Is it possible to replace content on every page passed through a proxy similar to how mod_rewrite is used for URLs?
Is it possible to replace content on every page passed through a proxy similar to how mod_rewrite is used for URLs? The documentation on substitute is not clear.
I have some pages I am reverse proxying that have absolute paths. This breaks the site. They need replacing and tools like mod_rewrite are not picking them up as they are not URL requests.
<VirtualHost *:80>
ServerName servername1
ServerAlias servername2
ErrorLog "/var/log/proxy/jpuat_prox_error_log"
CustomLog "/var/log/proxy/jpuat_prox_access_log" common
RewriteEngine on
LogLevel alert rewrite:trace2
RewriteCond %{HTTP_HOST} /uat.site.co.jp$ [NC]
RewriteRule ^(.*)$ http://jp.uat.site2uk.co.uk/$1 [P]
AddOutputFilterByType SUBSTITUTE text/html
Substitute "s|uat.site.co.jp|jp.uat.site2uk.co.uk|i"
ProxyRequests Off
<Proxy *>
Order deny,allow
Allow from all
</Proxy>
ProxyPass / http://uat.site.co.jp/
ProxyPassReverse / http://uat.site.co.jp/
</VirtualHost>
Neither of the above works at replacing the HTML string
<link href="//uat.site.co.jp/css/css.css
with
<link href="//uat.site2uk.co.uk/css/css.css
Conf after changes:
<VirtualHost *:80>
ServerName jp.uat.site2uk.co.uk
ServerAlias uat.site.co.jp
ErrorLog "/var/log/proxy/jpuat_prox_error_log"
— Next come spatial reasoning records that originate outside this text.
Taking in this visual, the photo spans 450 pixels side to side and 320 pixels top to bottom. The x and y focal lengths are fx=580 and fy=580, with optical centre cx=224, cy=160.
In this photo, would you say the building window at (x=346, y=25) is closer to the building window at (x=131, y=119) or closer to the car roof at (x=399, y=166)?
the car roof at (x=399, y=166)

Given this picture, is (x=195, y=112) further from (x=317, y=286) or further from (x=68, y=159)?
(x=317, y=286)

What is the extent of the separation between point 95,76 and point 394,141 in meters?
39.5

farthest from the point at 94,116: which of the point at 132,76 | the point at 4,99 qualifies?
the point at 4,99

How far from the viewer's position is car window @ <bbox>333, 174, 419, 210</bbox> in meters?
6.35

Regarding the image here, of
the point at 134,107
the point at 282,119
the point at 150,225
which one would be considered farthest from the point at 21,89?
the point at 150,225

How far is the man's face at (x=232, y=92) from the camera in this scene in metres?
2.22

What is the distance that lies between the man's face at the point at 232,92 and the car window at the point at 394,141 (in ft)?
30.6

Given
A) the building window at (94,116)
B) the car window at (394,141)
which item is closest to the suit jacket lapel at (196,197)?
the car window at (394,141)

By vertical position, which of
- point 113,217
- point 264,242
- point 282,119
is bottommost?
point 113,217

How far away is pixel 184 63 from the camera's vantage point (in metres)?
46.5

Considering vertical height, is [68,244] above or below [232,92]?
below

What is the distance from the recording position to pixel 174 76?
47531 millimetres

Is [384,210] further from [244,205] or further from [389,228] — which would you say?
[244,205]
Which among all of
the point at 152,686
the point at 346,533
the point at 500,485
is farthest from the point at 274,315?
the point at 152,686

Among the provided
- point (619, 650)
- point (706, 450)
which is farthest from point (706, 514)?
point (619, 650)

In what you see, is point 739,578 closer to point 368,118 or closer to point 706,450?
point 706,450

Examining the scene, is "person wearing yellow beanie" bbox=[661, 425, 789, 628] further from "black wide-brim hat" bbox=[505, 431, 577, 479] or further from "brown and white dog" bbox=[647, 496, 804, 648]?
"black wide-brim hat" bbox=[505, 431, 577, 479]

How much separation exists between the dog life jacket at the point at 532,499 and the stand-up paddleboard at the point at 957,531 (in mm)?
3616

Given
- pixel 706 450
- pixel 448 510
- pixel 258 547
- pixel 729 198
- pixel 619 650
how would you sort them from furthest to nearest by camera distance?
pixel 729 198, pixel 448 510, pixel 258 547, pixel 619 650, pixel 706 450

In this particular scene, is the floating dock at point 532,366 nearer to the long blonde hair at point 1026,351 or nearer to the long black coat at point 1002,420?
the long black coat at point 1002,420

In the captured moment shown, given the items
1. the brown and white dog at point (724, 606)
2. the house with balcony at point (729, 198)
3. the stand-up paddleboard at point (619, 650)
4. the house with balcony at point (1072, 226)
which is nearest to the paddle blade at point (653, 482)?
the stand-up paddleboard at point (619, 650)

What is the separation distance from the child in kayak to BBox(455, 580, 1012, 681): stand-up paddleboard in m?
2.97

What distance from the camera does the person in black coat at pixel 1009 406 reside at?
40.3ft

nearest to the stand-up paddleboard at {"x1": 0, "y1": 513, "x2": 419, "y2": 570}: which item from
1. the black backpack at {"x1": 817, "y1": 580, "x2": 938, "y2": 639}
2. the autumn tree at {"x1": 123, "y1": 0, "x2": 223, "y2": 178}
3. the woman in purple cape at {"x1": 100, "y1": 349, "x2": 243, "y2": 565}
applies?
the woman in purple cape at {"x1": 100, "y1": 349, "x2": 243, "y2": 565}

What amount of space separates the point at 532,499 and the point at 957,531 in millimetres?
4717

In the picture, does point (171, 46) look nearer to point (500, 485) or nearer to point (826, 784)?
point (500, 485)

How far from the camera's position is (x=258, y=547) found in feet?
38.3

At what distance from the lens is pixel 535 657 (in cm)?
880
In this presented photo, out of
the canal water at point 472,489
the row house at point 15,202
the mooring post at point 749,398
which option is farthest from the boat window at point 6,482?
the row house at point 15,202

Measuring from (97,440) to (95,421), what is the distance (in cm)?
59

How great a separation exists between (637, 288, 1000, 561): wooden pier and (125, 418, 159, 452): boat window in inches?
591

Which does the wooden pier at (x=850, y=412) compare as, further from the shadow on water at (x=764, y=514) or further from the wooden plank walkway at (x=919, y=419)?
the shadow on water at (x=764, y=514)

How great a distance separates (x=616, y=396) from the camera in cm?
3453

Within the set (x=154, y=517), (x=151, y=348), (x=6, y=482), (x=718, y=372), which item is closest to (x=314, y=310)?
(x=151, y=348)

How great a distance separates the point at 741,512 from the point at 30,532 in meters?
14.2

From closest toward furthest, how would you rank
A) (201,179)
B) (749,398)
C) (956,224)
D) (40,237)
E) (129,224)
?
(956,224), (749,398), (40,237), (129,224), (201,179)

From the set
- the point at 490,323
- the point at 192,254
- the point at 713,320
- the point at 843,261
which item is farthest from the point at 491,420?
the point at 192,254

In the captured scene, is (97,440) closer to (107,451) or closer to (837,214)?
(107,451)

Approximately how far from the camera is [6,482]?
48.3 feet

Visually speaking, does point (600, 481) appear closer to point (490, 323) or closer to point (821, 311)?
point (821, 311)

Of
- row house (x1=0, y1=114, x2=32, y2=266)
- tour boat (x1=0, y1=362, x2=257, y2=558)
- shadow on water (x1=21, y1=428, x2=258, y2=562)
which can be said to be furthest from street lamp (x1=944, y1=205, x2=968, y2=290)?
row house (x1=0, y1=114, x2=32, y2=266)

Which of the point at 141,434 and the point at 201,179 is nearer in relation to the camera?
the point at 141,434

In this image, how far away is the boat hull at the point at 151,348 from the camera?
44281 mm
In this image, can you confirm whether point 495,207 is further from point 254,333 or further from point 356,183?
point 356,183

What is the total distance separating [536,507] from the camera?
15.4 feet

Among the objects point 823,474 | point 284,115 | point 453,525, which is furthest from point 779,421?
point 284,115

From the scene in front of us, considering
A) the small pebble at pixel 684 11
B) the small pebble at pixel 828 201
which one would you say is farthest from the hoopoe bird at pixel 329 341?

CustomLog "/var/log/proxy/jpuat_prox_access_log" common
ProxyRequests Off
<Proxy *>
Order deny,allow
Allow from all
</Proxy>
ProxyPass / http://uat.site.co.jp/
ProxyPassReverse / http://uat.site.co.jp/
AddOutputFilterByType SUBSTITUTE text/html
Substitute "s|uat.site.co.jp|jp.uat.site2uk.co.uk|ni"
</VirtualHost>
Solution 1:
There's an apache module called mod_substitute that can do this. Here's a short example:
<Location "/">
AddOutputFilterByType SUBSTITUTE text/html
Substitute "s/uat.site.co.jp/jp.uat.site2uk.co.uk/ni"
</Location>
Or, when combined with mod_proxy:
ProxyPass / http://uat.site.co.jp/
ProxyPassReverse / http://uat.site.co.jp/
Substitute "s|http://uat.site.co.jp/|http://jp.uat.site2uk.co.uk/|i"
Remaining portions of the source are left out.